Talk 1: Unveiling the Power of AI: The Critical Role of Explainability and Frugality in Modern Companies
For years, AI has been at the heart of industrial processes, driving innovation and efficiency. However, the advent of deep learning, and with it foundational models and large language models, have greatly improved the types of applications and their results. On the flip side, these models require significant resources. Moreover, these models are often described as black boxes. Yet, explainability is one of the reasons why a product is used and sold. Knowing why it works, but more importantly, explaining the errors, helps to build trust in a system and often improve it. Frugality, on the other hand, is an ecological need but above all an economic one. Even if results can be optimal, a medium-sized company cannot afford to overuse costly systems (GPUs, data centers, large storage disks...) or compromise on overly long processing times. It is through the lens of these issues, and by using examples related to automatic document processing, that we will frame our discussion. Our goal is to demonstrate that explainable and frugal systems must be at the core of researchers' considerations so that their models are both reliable and usable by everyone.
Speaker's Bio: Aurélie Joseph got her Ph.D. in Linguistics with the support of ITESOFT company and LDI Lab (Paris Sorbonne Cité) in 2013. She has been working as Innovation Lab Manager at Yooz (France) in the large document analysis field (document classification, information extraction, flow structuration mobility, security). Leading a team of 4 engineers, she specifies needs of the company, manages projects but also develops, integrates and tests technologies with the partnership of different labs.
Talk 2: From Research to Production and Back Again
Over three years ago, we introduced TILT, the model that achieved state-of-the-art document VQA performance and won the InfohraphicsVQA ICDAR 2021 competition. It was merely the beginning of the process that led to providing a Document AI solution to thousands of customers and addressing real-world requirements on the way. This will be the story of bringing the document understanding solutions to customers, improving them during the process, and staying competitive in the rapidly evolving environment of multi-modal LLMs over the years.
Speaker's Bio: Machine Learning researcher specializing in Natural Language Processing and Document Understanding. With a strong background in the industry and several international competitions won, he has contributed to the advancement of language modeling, particularly in multi-modal models incorporating visual and layout features alongside textual information. Recently involved in the development of Snowflake Arctic and Arctic-TILT LLMs.
Talk 3: Revolutionizing Identity Verification: Deep Learning-based Facial Recognition for Identity Documents
Facial recognition systems for identity documents using deep learning have revolutionized the way we authenticate and verify personal identities.
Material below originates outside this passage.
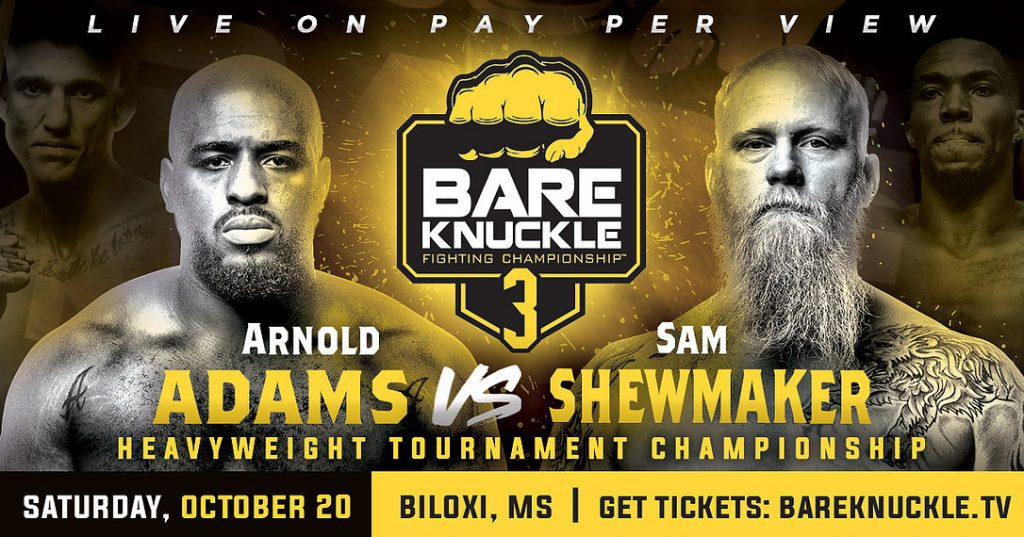 Bare Knuckle FC 3 results - A Heavyweight Champion Will Be Crowned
These systems leverage deep learning algorithms, particularly convolutional neural networks (CNNs), to accurately identify and match facial features from photographs on identity documents, such as passports, driver's licenses, and ID cards, with live or previously stored images. This presentation will explore how these algorithms works and introduce you to a cutting-edge software solution used in production.
Speaker's Bio: Olivier Lessard is the product manager at IMDS Software in Montreal. He completed a Bachelor's degree in Electrical Engineering and a Master's degree in Computer Engineering at Polytechnique Montreal, where he focused on 3D geometric deep learning during his Master's studies. After gaining two years of industry experience, he joined IMDS Software. IMDS Software specializes in innovative solutions for document processing, offering advanced technologies in artificial intelligence, facial recognition, and image processing. Their products include automated document capture, customer communications management and various specialized scanners for books. IMDS serves diverse sectors, including automotive safety, healthcare, administration, and cultural heritage preservation, providing tools for efficient information management, secure archiving, and precise identification.
Talk 4: LLMs, Knowledge, and Document Analysis
Speaker's Bio: Thomas Breuel is a distinguished research scientist at NVIDIA, where he works on petascale deep learning, tools for large scale distributed learning, text recognition with applications to AV and business automation, and fundamental topics at the intersection of deep learning and statistics. He has over 30 years of experience in developing and applying cutting-edge machine learning and computer vision techniques to solve real-world problems and advance scientific knowledge. Before joining NVIDIA, he was a member of the Google Brain team, where he contributed to large scale, distributed machine learning, pattern recognition, neural network, data mining, and computer vision applications. He also served as a full professor of computer science and director of the IUPR Research Lab at the University of Kaiserslautern (Germany), where he led multiple research projects with industrial and public partners, including Google, Microsoft, Smiths Detection, Deutsche Telekom, and the BMBF. He holds a Ph.D. in Computational Neuroscience from MIT and is an alumnus of Harvard University.